DIRECTIONS: This exercise asks for every line of the material that includes the word "United".

MATERIAL FOR THIS TASK:
____________

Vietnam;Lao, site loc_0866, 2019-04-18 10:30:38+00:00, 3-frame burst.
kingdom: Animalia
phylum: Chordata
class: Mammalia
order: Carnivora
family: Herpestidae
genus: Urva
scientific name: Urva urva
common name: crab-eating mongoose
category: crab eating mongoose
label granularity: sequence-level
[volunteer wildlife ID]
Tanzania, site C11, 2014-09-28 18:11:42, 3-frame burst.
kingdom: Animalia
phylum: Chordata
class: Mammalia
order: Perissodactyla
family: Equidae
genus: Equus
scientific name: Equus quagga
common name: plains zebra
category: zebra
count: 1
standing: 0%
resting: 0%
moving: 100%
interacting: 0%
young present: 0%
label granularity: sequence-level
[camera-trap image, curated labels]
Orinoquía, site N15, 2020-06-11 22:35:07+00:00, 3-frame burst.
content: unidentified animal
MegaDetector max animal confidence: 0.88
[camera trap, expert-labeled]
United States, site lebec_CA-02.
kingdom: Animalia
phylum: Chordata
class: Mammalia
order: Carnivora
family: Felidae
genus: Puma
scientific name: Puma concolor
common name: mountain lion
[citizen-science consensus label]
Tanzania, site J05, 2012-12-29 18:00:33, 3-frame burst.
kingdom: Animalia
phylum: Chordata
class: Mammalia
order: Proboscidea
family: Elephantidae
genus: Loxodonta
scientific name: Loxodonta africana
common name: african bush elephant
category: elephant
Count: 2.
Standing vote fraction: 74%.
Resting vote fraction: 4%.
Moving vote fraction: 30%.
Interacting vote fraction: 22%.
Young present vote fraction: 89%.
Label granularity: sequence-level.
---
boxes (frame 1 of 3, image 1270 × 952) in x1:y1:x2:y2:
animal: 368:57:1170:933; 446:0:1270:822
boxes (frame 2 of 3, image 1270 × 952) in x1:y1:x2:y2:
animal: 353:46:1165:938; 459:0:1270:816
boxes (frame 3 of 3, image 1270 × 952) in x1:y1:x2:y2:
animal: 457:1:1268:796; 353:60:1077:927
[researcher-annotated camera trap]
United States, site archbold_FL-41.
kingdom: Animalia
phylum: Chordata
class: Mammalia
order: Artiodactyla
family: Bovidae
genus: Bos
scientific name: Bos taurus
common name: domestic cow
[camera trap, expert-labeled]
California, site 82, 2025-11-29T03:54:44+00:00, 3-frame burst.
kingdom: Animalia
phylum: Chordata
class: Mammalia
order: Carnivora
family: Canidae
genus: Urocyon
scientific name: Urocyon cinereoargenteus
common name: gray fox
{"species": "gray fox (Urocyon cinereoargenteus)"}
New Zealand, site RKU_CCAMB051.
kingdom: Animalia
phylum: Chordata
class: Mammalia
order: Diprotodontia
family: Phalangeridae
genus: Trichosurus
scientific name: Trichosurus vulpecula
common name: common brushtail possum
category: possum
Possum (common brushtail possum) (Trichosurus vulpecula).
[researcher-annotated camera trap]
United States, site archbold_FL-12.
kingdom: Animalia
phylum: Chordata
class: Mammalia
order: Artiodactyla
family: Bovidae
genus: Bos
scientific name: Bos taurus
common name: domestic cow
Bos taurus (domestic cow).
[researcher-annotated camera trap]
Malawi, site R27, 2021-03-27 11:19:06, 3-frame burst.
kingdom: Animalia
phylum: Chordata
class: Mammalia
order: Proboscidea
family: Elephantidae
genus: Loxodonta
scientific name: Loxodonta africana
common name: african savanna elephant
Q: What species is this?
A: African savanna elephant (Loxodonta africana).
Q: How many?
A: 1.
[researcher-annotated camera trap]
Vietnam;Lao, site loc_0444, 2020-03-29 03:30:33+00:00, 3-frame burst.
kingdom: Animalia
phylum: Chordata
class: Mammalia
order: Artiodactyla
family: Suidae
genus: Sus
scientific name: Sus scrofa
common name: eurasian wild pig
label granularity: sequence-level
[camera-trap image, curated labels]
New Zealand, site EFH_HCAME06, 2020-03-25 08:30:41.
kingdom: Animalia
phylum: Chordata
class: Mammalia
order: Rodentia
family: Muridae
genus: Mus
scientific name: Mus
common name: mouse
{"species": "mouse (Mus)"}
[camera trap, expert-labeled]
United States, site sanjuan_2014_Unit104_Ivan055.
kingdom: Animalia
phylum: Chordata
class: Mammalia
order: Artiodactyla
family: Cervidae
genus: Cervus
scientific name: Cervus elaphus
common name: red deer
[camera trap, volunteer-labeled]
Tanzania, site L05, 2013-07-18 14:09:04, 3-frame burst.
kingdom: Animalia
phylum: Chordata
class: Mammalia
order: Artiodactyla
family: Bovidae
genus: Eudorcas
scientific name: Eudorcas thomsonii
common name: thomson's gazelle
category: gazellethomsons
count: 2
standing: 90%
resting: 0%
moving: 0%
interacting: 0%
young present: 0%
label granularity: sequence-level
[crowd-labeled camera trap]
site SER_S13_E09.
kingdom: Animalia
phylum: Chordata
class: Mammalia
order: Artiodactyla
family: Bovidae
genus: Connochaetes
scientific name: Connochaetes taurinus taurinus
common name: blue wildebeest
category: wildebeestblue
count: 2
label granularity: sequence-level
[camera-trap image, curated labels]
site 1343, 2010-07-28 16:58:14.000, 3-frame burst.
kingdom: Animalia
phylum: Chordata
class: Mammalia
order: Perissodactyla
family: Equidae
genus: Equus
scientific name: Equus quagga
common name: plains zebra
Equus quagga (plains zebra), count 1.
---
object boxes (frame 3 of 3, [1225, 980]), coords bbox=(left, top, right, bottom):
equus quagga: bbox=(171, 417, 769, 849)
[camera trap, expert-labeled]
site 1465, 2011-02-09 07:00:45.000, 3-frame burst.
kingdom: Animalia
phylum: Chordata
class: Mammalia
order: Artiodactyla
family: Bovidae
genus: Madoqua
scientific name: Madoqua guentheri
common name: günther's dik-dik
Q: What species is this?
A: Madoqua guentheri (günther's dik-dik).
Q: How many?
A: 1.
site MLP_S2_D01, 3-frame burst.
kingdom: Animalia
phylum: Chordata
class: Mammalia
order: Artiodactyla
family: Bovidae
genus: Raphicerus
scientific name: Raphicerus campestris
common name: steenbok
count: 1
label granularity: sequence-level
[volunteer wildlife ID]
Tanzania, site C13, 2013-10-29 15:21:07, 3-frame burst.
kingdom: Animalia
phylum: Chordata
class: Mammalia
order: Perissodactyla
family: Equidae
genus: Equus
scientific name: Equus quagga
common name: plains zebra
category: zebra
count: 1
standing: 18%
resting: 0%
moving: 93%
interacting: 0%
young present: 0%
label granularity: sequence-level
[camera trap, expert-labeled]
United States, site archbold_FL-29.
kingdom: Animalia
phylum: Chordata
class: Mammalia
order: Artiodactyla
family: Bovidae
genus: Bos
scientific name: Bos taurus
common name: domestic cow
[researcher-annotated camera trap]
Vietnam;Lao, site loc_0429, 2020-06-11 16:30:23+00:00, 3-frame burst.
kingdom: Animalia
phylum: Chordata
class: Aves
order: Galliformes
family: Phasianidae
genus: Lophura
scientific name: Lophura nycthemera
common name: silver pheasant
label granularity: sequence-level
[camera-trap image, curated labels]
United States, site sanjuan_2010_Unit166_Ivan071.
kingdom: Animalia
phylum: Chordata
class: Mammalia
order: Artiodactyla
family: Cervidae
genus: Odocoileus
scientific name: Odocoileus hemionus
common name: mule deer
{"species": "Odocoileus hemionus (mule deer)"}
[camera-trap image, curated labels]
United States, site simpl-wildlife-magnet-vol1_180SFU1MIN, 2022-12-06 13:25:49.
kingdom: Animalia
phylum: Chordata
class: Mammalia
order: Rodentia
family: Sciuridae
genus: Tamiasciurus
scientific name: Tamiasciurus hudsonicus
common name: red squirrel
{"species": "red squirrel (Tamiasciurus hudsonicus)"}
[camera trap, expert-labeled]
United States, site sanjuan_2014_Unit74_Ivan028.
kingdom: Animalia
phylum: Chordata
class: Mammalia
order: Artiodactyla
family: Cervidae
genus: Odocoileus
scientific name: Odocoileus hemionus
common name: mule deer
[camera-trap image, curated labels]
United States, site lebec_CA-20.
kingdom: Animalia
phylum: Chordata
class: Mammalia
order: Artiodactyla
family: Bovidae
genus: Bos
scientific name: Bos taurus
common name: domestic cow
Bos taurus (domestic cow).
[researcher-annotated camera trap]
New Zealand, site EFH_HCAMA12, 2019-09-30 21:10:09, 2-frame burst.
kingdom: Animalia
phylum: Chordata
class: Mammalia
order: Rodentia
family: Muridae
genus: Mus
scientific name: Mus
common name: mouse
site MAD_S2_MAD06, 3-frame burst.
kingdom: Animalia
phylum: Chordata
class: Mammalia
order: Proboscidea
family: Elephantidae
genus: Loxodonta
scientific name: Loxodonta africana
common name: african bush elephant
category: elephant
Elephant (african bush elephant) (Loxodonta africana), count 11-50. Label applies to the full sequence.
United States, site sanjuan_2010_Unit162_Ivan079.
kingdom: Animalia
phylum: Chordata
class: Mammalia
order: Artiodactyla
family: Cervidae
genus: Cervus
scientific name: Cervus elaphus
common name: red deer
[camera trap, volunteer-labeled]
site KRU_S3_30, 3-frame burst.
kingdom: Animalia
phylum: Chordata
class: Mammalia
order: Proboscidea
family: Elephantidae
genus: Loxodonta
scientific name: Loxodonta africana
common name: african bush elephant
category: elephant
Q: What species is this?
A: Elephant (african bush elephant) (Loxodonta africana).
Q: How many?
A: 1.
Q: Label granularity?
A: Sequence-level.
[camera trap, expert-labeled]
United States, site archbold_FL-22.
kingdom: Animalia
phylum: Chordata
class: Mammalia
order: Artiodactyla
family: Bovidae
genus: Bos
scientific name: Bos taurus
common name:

____________

EXERCISE OUTPUT:
United States, site lebec_CA-02.
United States, site archbold_FL-41.
United States, site archbold_FL-12.
United States, site sanjuan_2014_Unit104_Ivan055.
United States, site archbold_FL-29.
United States, site sanjuan_2010_Unit166_Ivan071.
United States, site simpl-wildlife-magnet-vol1_180SFU1MIN, 2022-12-06 13:25:49.
United States, site sanjuan_2014_Unit74_Ivan028.
United States, site lebec_CA-20.
United States, site sanjuan_2010_Unit162_Ivan079.
United States, site archbold_FL-22.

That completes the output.